• Trecho do texto:
* * * *

Danny Boyle é um diretor que me agrada e desagrada com a mesma frequência: se em A Praia ele me maravilhou com seu roteiro e direção, em Sunshine: Alerta Solar eu quase morri de tédio. Então, quando chegou o anúncio de que ele iria fazer uma continuação de Trainspotting, sua obra prima, o medo de algo dar errado foi a primeira reação. Felizmente, posso dizer que eu estava errado.
O tempo não para
Fica claro desde a primeira cena que o tema principal do filme é a passagem do tempo para aqueles personagens e como a maturidade impactou cada um deles, que se separaram para traçar caminhos distintos e acabam se reunindo para tentarem emplacar um bordel em Edimburgo.
Do ponto de vista discursivo, Boyle aproveita para abordar outros dois temas centrais: o arrependimento e o recomeço. Todos os quatro, Renton (Ewan McGregor), Simon (Jonny Lee Miller), Spud (Ewen Bremner) e Frank (Robert Carlyle) perderam coisas importantes na vida — empregos, amigos, casamentos, filhos e liberdade — e precisaram arranjar formas de seguir em frente. O filme não faz julgamentos morais das escolhas dos personagens e trata tudo com a maior naturalidade do mundo.
O feio que é bonito
Outra coisa que chama bastante a atenção em T2 é como a direção de Boyle é certeira em transformar até as coisas mais horrendas em algo visualmente interessante — até mesmo uma tentativa de suicídio, que é mostrada nos trailers, fica harmoniosa em tela.
O diretor soube aproveitar dos avanços tecnológicos dos últimos 20 anos para aplicar alguns efeitos visuais eficientes no longa, que em vários momentos inclui elementos em CGI para ilustrar ou complementar o que a narrativa está mostrando. Boyle também une a realidade objetiva dos personagens ao universo mental deles, o que rende algumas boas referências a clássicos do cinema em certos momentos.

* * * *

[Itens guardados do conjunto de dados]
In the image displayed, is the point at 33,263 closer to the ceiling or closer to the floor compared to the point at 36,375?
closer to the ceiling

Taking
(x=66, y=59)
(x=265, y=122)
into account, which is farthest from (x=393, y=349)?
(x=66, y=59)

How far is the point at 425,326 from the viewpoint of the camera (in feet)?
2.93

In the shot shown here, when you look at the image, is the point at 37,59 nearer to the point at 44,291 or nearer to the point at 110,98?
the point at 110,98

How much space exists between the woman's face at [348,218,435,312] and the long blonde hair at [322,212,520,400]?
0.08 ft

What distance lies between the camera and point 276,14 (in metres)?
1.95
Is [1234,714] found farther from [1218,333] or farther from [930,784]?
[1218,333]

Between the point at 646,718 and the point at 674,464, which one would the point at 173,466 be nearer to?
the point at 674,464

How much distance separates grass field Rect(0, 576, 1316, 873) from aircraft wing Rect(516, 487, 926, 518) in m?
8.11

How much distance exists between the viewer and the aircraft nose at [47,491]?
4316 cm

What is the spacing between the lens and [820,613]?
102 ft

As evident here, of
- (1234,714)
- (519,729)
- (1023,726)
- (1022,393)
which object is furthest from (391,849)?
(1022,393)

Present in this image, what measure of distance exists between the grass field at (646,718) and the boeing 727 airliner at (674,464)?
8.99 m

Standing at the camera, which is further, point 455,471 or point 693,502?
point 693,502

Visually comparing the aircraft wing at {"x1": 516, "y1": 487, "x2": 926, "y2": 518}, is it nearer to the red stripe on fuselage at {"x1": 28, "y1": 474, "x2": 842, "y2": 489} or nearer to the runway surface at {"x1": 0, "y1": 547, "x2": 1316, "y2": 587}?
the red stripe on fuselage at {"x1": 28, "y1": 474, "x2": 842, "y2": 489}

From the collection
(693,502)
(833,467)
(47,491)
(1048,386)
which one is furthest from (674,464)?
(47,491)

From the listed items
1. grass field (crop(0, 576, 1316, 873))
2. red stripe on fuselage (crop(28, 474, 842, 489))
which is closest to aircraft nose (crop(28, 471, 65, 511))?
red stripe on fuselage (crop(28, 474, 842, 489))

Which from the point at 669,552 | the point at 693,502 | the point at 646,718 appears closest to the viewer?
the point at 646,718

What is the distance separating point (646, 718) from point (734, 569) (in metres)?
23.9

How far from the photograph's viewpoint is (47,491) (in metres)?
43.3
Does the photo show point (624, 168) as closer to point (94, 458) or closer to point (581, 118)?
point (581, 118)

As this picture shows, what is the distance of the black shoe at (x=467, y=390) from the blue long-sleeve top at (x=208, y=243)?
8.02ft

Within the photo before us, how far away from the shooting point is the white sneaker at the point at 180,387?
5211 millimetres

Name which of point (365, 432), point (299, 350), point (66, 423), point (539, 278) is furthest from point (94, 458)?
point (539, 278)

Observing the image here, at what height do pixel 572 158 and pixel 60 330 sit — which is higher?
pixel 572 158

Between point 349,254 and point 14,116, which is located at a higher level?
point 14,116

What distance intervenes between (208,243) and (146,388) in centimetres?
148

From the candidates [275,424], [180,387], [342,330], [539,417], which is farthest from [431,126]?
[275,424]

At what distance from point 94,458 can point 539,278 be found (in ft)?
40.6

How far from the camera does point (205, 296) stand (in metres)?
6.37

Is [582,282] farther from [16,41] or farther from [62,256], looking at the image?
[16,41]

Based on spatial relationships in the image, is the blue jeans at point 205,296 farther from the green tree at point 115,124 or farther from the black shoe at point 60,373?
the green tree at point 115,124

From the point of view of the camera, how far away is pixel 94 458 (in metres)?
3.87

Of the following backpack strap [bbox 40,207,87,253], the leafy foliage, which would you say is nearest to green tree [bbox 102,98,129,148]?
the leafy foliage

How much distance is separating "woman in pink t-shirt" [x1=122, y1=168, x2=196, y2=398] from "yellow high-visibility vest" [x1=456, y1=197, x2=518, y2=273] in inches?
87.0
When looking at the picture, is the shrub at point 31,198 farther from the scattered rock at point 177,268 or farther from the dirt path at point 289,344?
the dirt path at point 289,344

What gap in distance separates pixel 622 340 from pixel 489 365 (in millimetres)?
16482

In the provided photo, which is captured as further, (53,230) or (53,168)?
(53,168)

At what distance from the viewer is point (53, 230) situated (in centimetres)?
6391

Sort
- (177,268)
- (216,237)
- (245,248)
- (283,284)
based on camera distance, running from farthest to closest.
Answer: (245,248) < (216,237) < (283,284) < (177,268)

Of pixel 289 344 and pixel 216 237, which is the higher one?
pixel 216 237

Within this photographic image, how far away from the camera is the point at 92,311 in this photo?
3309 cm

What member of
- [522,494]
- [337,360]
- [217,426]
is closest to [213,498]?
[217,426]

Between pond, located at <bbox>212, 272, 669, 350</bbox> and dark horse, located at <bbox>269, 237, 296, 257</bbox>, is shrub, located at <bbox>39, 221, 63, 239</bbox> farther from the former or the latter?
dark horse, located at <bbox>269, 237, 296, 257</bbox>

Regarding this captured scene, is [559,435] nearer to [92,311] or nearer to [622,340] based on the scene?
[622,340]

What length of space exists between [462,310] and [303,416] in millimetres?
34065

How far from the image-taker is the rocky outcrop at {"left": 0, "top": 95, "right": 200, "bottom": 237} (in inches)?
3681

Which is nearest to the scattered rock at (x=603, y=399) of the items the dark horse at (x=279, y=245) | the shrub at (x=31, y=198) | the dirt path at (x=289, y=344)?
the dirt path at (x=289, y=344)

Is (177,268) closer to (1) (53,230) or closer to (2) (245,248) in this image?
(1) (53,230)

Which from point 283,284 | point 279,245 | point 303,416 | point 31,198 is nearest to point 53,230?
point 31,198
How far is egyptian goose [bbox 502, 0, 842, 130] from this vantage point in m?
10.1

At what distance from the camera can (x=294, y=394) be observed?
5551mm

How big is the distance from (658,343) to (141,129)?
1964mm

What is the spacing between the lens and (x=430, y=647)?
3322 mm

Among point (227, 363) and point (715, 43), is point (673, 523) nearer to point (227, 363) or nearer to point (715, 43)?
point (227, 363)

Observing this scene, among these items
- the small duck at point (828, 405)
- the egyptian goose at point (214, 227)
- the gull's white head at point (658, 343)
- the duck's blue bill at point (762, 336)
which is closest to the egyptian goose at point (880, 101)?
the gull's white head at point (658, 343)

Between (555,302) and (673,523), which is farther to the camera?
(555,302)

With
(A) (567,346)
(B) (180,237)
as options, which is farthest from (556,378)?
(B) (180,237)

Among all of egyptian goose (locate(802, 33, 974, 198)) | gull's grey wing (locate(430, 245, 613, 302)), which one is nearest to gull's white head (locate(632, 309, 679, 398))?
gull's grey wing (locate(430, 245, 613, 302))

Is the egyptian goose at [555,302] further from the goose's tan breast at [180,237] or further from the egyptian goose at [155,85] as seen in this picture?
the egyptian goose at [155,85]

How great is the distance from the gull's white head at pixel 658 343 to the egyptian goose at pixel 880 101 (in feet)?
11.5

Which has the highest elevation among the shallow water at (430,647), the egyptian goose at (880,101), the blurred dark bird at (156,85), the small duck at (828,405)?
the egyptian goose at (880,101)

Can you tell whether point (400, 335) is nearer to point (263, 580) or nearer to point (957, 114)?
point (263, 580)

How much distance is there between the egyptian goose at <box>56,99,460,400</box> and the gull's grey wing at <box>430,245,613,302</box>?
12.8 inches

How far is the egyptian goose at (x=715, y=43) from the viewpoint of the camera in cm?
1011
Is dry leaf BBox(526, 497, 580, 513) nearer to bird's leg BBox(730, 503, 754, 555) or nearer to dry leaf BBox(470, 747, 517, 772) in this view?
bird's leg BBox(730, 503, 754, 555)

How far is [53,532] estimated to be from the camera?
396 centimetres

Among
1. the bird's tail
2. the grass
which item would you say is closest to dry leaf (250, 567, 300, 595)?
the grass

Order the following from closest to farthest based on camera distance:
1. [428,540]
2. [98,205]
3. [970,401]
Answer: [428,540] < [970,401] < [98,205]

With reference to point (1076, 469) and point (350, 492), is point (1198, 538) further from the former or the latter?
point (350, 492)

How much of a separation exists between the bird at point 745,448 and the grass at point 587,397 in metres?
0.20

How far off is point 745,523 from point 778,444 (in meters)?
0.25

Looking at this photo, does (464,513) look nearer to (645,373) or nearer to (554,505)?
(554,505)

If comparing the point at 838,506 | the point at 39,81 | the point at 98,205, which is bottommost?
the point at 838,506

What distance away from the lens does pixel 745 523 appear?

* * * *

• Tarefas pedidas:
a - Digite de novo, do começo ao fim e sem mudar nada, o texto sobre a continuação de Trainspotting.
b - Nos registros, reescreva só a parte que começa na linha que contém "How far off", incluindo essa linha, e vai até o fim dos registros. Troque "meters" por "metres" e deixe todo o resto igual.

• Respostas por tarefa:
a -
Danny Boyle é um diretor que me agrada e desagrada com a mesma frequência: se em A Praia ele me maravilhou com seu roteiro e direção, em Sunshine: Alerta Solar eu quase morri de tédio. Então, quando chegou o anúncio de que ele iria fazer uma continuação de Trainspotting, sua obra prima, o medo de algo dar errado foi a primeira reação. Felizmente, posso dizer que eu estava errado.
O tempo não para
Fica claro desde a primeira cena que o tema principal do filme é a passagem do tempo para aqueles personagens e como a maturidade impactou cada um deles, que se separaram para traçar caminhos distintos e acabam se reunindo para tentarem emplacar um bordel em Edimburgo.
Do ponto de vista discursivo, Boyle aproveita para abordar outros dois temas centrais: o arrependimento e o recomeço. Todos os quatro, Renton (Ewan McGregor), Simon (Jonny Lee Miller), Spud (Ewen Bremner) e Frank (Robert Carlyle) perderam coisas importantes na vida — empregos, amigos, casamentos, filhos e liberdade — e precisaram arranjar formas de seguir em frente. O filme não faz julgamentos morais das escolhas dos personagens e trata tudo com a maior naturalidade do mundo.
O feio que é bonito
Outra coisa que chama bastante a atenção em T2 é como a direção de Boyle é certeira em transformar até as coisas mais horrendas em algo visualmente interessante — até mesmo uma tentativa de suicídio, que é mostrada nos trailers, fica harmoniosa em tela.
O diretor soube aproveitar dos avanços tecnológicos dos últimos 20 anos para aplicar alguns efeitos visuais eficientes no longa, que em vários momentos inclui elementos em CGI para ilustrar ou complementar o que a narrativa está mostrando. Boyle também une a realidade objetiva dos personagens ao universo mental deles, o que rende algumas boas referências a clássicos do cinema em certos momentos.

b -
How far off is point 745,523 from point 778,444 (in metres)?
0.25

Looking at this photo, does (464,513) look nearer to (645,373) or nearer to (554,505)?
(554,505)

If comparing the point at 838,506 | the point at 39,81 | the point at 98,205, which is bottommost?
the point at 838,506

What distance away from the lens does pixel 745 523 appear?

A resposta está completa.